English painter (1923–1997)

Clifford Fishwick (21 June 1923 in Accrington, Lancashire – 22 January 1997 in Exeter) was a painter and Principal of Exeter College of Art and Design who exhibited regularly with the Newlyn and Penwith Societies. Fishwick is regarded as an important if underrated figure in post-war British painting.

Fishwick attended the Liverpool School of Art. He began teaching at Exeter College of Art and Design in 1947 and was principal from 1958 to 1984. He was a member of the Kenn Group of Artists (along with Michael Mason - a former student of his, William Ruscoe, John Maltby, Amy Elton, Frank Middleditch, Rowland Hill, Peter Thursby and others) and exhibited in the group's annual shows regularly, often in the gallery of the Royal Albert Memorial Museum, but also further afield.

Fishwick had a close association with Peter Lanyon and was a member of the Newlyn Society of Artists from 1952 to 1983. Fishwick exhibited widely, including at the Royal Academy and the Penwith Society of Arts.
Fishwick lived with his artist wife Patricia (b. 1929) in Topsham, Devon.

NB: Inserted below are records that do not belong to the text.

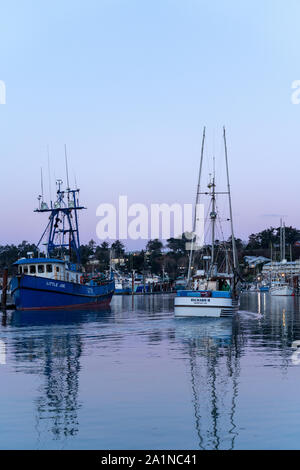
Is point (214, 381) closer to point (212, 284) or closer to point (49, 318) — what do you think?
point (212, 284)

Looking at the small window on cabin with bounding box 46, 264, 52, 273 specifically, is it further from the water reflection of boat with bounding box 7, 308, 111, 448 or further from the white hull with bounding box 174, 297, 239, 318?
the water reflection of boat with bounding box 7, 308, 111, 448

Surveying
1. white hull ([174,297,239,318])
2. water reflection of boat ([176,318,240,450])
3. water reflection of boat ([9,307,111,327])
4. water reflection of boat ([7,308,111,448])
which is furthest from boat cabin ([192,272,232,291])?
water reflection of boat ([7,308,111,448])

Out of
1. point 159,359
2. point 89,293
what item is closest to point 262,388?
point 159,359

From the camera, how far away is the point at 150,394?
Result: 18047 millimetres

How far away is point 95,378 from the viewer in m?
20.8

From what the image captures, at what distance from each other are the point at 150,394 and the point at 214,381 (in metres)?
2.46

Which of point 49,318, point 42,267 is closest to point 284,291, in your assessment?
point 42,267

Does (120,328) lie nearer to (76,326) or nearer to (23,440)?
(76,326)

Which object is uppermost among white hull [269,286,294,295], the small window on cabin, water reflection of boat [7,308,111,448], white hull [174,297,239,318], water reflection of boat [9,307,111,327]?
the small window on cabin

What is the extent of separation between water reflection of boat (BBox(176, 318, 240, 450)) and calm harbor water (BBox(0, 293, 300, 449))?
0.03 m

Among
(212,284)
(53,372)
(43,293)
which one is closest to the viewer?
(53,372)

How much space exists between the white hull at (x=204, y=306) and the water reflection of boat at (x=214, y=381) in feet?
24.9

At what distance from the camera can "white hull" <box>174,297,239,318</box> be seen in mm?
46469

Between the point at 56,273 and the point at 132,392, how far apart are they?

A painting titled At the Wheel of Boojum signed and dated 'Clifford Fishwick '56' was sold at Christie's in 2012 for £2000.

After his death, retrospective exhibitions were held in Exeter and Plymouth. His work is held at the British Museum in London, University of Plymouth, Plymouth City Museum and Art Gallery, Royal Albert Memorial Museum, Exeter, and University of Exeter.